Na decisão, Moraes informou que a negativa se baseou na avaliação médica realizada pela equipe da Polícia Federal. Segundo o despacho, o médico responsável constatou apenas ferimentos leves e não identificou necessidade de encaminhamento imediato para um hospital, recomendando apenas observação clínica.
Diante do laudo apresentado, o ministro afirmou que não há justificativa para a remoção emergencial do custodiado. No entanto, ressaltou que a defesa foi orientada pelo médico particular de Bolsonaro sobre a possibilidade de realização de exames, desde que previamente agendados e com indicação médica específica que comprove a necessidade.
Moraes determinou ainda que a defesa informe quais exames pretende realizar, para que seja avaliada a possibilidade de execução dentro do sistema penitenciário.

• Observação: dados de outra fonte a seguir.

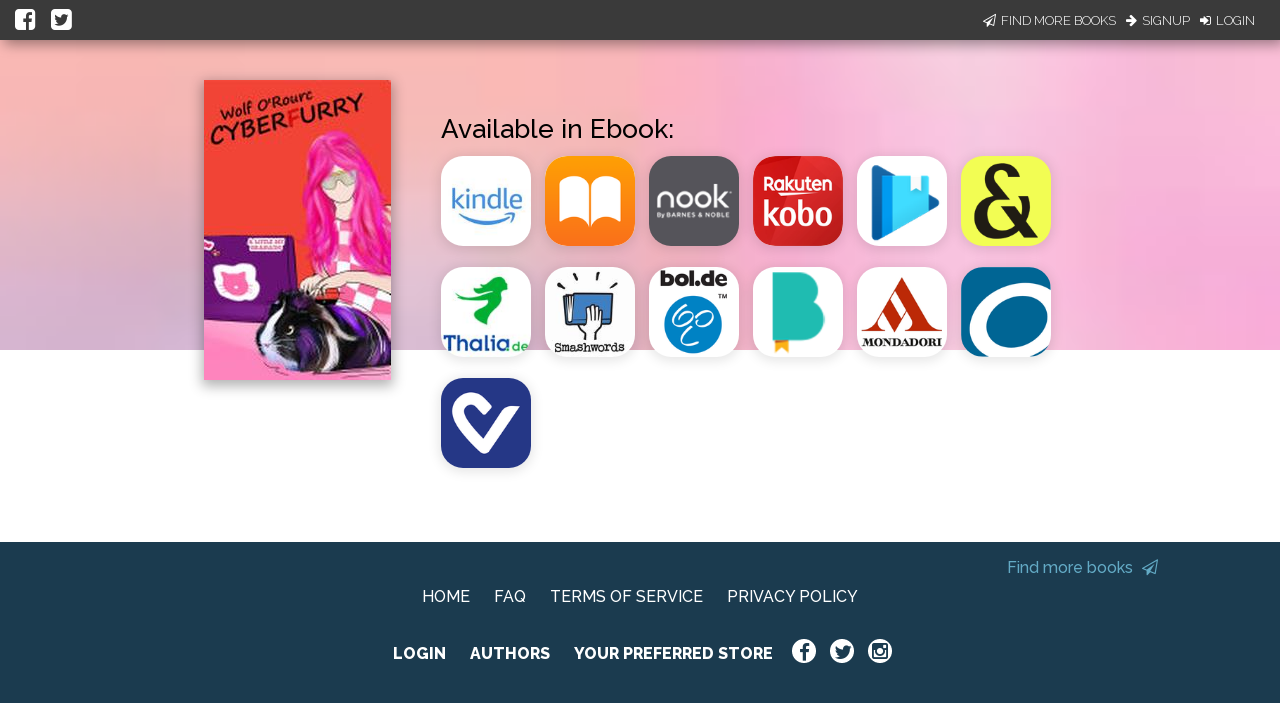

--- FILE ---
content_type: application/javascript
request_url: https://books2read.com/links/get-reader-context/?nocache=1768859388912&_=1768859388697
body_size: -149
content:
var urlKey="3JeXYE", readOnly=false, readerOwnsUbl="False", storePreference=null, doNotPrompt=false;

A esposa do ex-presidente, Michelle Bolsonaro, publicou nas redes sociais que o marido teria sofrido uma crise durante a madrugada, caído e batido a cabeça em um móvel da cela. Segundo ela, o atendimento médico ocorreu apenas pela manhã, no horário da visita, e Bolsonaro não se lembrava por quanto tempo teria ficado desacordado.
Michelle também afirmou que seriam necessários exames para avaliar eventual trauma ou possível dano neurológico. À imprensa, o médico Cláudio Birolini, que acompanha o ex-presidente, informou que Bolsonaro apresentou um traumatismo leve.
O caso segue sendo acompanhado pelas autoridades competentes.